# Complex Emotional Disorder



## hiddenpain

Hi. I'm new here. I have a question.

Last year, I was diagnosed with "Complex Emotional Disorder", I have no idea what this means, and I have tried to search in google for what this means, all I've come across is Borderline Personality Disorder & Complex PTSD, but nowhere have I seen this exact disorder.

Does anyone know what this means?

I don't even think it's an actual disorder.

Any ideas on what this means?


----------



## Retired

Welcome to Psychlinks and thank you for joining us. 

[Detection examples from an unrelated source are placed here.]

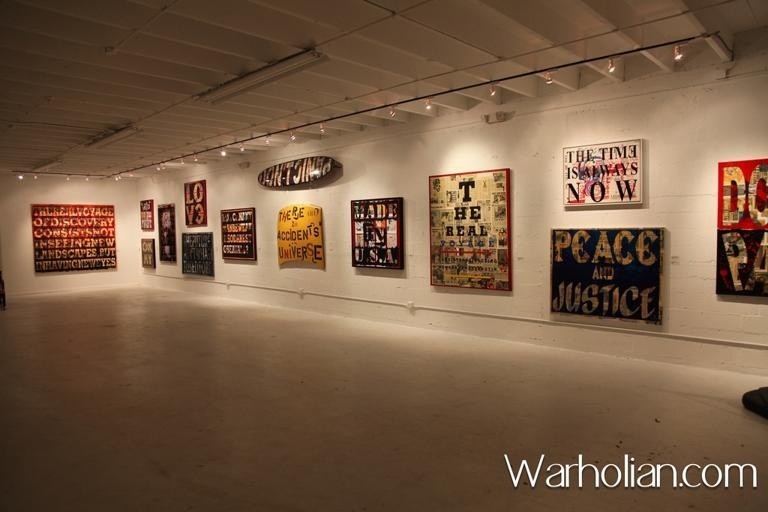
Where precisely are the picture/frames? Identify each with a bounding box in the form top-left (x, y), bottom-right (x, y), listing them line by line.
top-left (549, 225), bottom-right (666, 329)
top-left (557, 136), bottom-right (647, 209)
top-left (140, 237), bottom-right (156, 270)
top-left (157, 201), bottom-right (177, 262)
top-left (350, 197), bottom-right (404, 271)
top-left (182, 179), bottom-right (210, 228)
top-left (29, 201), bottom-right (119, 273)
top-left (426, 167), bottom-right (515, 293)
top-left (181, 231), bottom-right (216, 277)
top-left (139, 197), bottom-right (155, 231)
top-left (220, 206), bottom-right (257, 261)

As soon as Dr. Baxter checks in, he will surely address your question to better understand the meaning of  "Complex Emotional Disorder".

In the meantime, feel free to have a look around the Forum and join in any ongoining discussion.


----------



## hiddenpain

Thank you Steve.
x


----------



## David Baxter PhD

There is no diagnosis called "Complex Emotional Disorder" in either DSM or ICD-10.

I have no idea what that is supposed to mean either. Who diagnosed you?


----------



## hiddenpain

A specialist. I don't think he had the authority to, though.
This is why I am confused, as there is no where saying this is an actual disorder.
I have been told I have Severe & Complex Emotional Needs as well as Emotional Dysregulation, but Complex Emotional Disorder I have no clue what it means.


----------



## David Baxter PhD

hiddenpain said:


> I have been told I have Severe & Complex Emotional Needs as well as Emotional Dysregulation, but Complex Emotional Disorder I have no clue what it means.


 
None of those are diagnoses so the "specialist" is using nonstandard terms that don't have any standardized meanings.

There was a proposal to change the name of Borderline Personality Disorder to Emotional Dysregulation Disorder in DSM5 (which has not yet been finalized) but my understanding is that this has been rejected.


----------



## hiddenpain

Severe and Complex Emotional Needs are not a diagnosis, no, but they are a description of what I suffer with. As well as the Emotional Dysregulation. They are on my papers from previous professionals, but this specialist did not say I have the above, they said I have Complex Emotional Disorder - which as I said, confused me.


----------



## desiderata

What type of disorder is not complex? What sort of complex is full of order?


----------



## David Baxter PhD

Good point. It echoes my misgivings about the proposed addition of "Complex PTSD" to the DSM5 revision: All PTSD is complex. Why create these levels? Does this mean that those with regular PTSD are less serious, less important, less urgent?


----------



## hiddenpain

Erm... I'm not the one who diagnosed this here. I am simply asking about this diagnosis as I cannot find it anywhere. Jeez.


----------



## David Baxter PhD

hiddenpain said:


> Erm... I'm not the one who diagnosed this here. I am simply asking about this diagnosis as I cannot find it anywhere. Jeez.


 
I think that was understood, hiddenpain. We're just commenting on the con cept now, admittedly a bit off topic. No offense intended.


----------



## Cat Dancer

Could you ask the specialist who diagnosed you what he/she meant by it?


----------



## hiddenpain

I can't as I am no longer with that specialist, I am now 18 & in the process of being referred to adult mental health services, so I cannot contact him anymore, I don't even have his contact details. He also makes me quite frightened to speak to as he did discriminate me, as well as patronize / look down at me. Hence asking here.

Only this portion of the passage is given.